# DIRECTIONS
a - In the passage on stagecoach travel, what vehicle was used at the height of the season, when travel was heavy and the roads were dry?
b - Continue the passage on stagecoach travel from the point where it stops.

# DOCUMENT SECTION
The conveyances were of two types. At the height of the season, when travel was heavy and roads dry, the Standard Concord Coach was employed. At other times, a vehicle commonly termed a “mud wagon” was put to use. During this era of horse-drawn vehicles, the trains of pack mules were, of course, replaced by great freight wagons. Today, in driving over the old wagon roads, one is led to wonder how passenger vehicles succeeded in passing the great freight outfits. Some years ago, in searching through the objects left in a deserted house in the ghost town, Bodie, I came upon a manuscript describing staging as it was practiced in that famous mining camp. What the unknown author has to say about the business there applies to neighboring mountain regions, and is a reminder of a phase of life of the ’eighties.
The stage coach is to California what the modern express train is to Indiana, and people unaccustomed to mountain life can form but little conception of the vast amount of transportation carried on by means of coaches and freight wagons.
Even though California may truly be termed the “Eden” of America, yet there is not a county in the state but has more or less traffic for the stage coach, and in the northern and eastern part of the state, especially, there is an entire network of well-graded roads, resembling Eastern pikes. These roads are mostly owned by corporations and, consequently, are toll roads.

[Collected data]

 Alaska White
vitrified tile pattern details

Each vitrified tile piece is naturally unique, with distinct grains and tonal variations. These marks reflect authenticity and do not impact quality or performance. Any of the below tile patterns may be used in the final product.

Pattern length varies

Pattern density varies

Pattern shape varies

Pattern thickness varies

# EXERCISE RESPONSES
a - The Standard Concord Coach.

b -
Over these are run the fast stages drawn by from two to ten large horses, and the great freight wagons drawn by from fourteen to twenty mules.
The stage lines have divisions, as do railroads, and at the end of each division there is a change of horses, thus giving the greatest possible means for quick conveyance. Over each line there are generally two stages per day, one each way. These carry passengers, mail, and all express traffic. At each town is a Wells Fargo office, and business is carried on in a similar manner to that of railroad express offices. Telegraph lines are in use along the most important roads.
The stage lines have time cards similar to railroads, and in case a stage is a few minutes late, it causes as much anxiety as does the delay of an O. & M. express. A crowd is always waiting at the express office; some are there for business, others through some curiosity and to size up the passengers.
A stage from a mining town usually contains a bar of gold bullion worth $25,000, which is being shipped to the mint. Bullion is shipped from each mine once a month, but people always know when this precious metal is aboard by the appearance of a fat, burly officer perched beside the stage-driver, with two or three double-barreled shotguns. He, of course, is serving as a kind of scarecrow to the would-be stage robbers.
The average fare for riding on a stage is 15 cents per mile.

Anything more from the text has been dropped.